--- Start of Source excerpt ---

# Ford/New Holland 545 Power Steering leak



## TimP (Apr 10, 2020)

Ford 545, owned for a year
This might sound strange, but can power steering fluid leak from the water pump weeping hole?
Power steering quits working. Checked power steering pump, empty, dry, no fluid. 
Filled up the power steering pump, ran the tractor. 
Next time I go out there, empty again.
Investigate for leaks, found fluid dripping from weeping hole on water pump.
Time goes by, start the tractor again, cooling fan is detached  ... Water pump broke
I would love to hear that it's all related, and that replacing the water pump will fix all my troubles...
Thanks,
Tim


----------



## Hacke (Feb 22, 2011)

I believe you have a pump/reservoir combination, looking like this:
https://cdn11.bigcommerce.com/s-knh...3/17681/E6NN3K514EA__23707.1516723161.jpg?c=2

I hate to disappoint you, but you will find the missing power steering fluid in the engine's oil sump. A bad seal (for the shaft that drives the pump) allows power steering fluid to escape in to the crankcase. Check the engine oil level.

It is an easy fix to renew the seal. If the seal is worn because the shaft has to large play, the seal will soon get worn again and leak.

The power steering system has no connection to the water pump.


----------



## TimP (Apr 10, 2020)

The picture won't open for me
The shaft that drives the pump, is that pretty obvious to find? Along with the worn seal location?
This is what I think of, as far as process goes. Please let me know what I'm missing here... 
Check oil level (assuming to be a little high)
Drain engine oil
Pull shaft that drives the power steering pump
Replace seal (s)
Put it all back together 
Replace oil filter
Replace oil and steering fluid


So, what do you think is going on with the water pump? Just got old and broke?


----------



## Hacke (Feb 22, 2011)

It is not yet confirmed what pump you have, therefore advices are useless.

Let us try some other pictures:
https://www.fastline.com/parts-salv...ro-texas/6bcdc91c-b18b-4bca-bb4c-079cff2caa22
https://i.ebayimg.com/images/g/cDMAAOSwZd1VdRd3/s-l300.gif
https://cdn2.bigcommerce.com/n-d57o...32n210_aa__08075.1416261136.1280.1280.jpg?c=2

Water pumps wear down and die. If the owner is not using a good anti-freeze, or pump lubrication additive, in the coolant, the life shortens. And there are those who just use pure water, the coolant freezes and the pump cracks. To high tension on the belt is not good for the water pump either.


----------



## TimP (Apr 10, 2020)

is there an easy way to check the seal on the shaft?


----------



## Hacke (Feb 22, 2011)

What pump do you have?


----------



## TimP (Apr 10, 2020)

Had to look this morning on my way to work:
D8NN3K514DC


----------



## TimP (Apr 10, 2020)

https://www.fastline.com/parts-salv...ro-texas/6bcdc91c-b18b-4bca-bb4c-079cff2caa22


----------



## TimP (Apr 10, 2020)

--- End of Source excerpt ---

Set problem: Extend the forum thread about the Ford 545 power steering leak past its final post.

--- Start of Data block ---

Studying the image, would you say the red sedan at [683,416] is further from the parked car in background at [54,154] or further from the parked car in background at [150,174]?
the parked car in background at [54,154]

--- End of Data block ---

Task answer:
I found a seal kit for the pump for $8 @: https://shop.farmranchstore.com/pro...D-STEERING/STEERING/POWER-STEERING/DHPN3A674B

I found a new pump for $278 @: https://www.completetractor.com/new...ord-new-holland-e7nn3k514ca/#replacement-list

Pump Parts breakdown @: https://partstore.agriculture.newho...=EN&currency=#epc::mr1246710ar258971bi4667335
It doesn't look hard to replace the seals, basically just refurbishing a small motor...

With all that said, would you recommend just disassembling and replacing all the seals in the pump to save $270. That is what it sounds like to me, because when the pump is full, there are no issues with steering.

Do I need to drain any fluids before removing the pump?


----------



## Hacke (Feb 22, 2011)

I would disassemble the pump before buying anything.
If you find that the shaft has a play in the bearing blocks, you have better go for a new pump.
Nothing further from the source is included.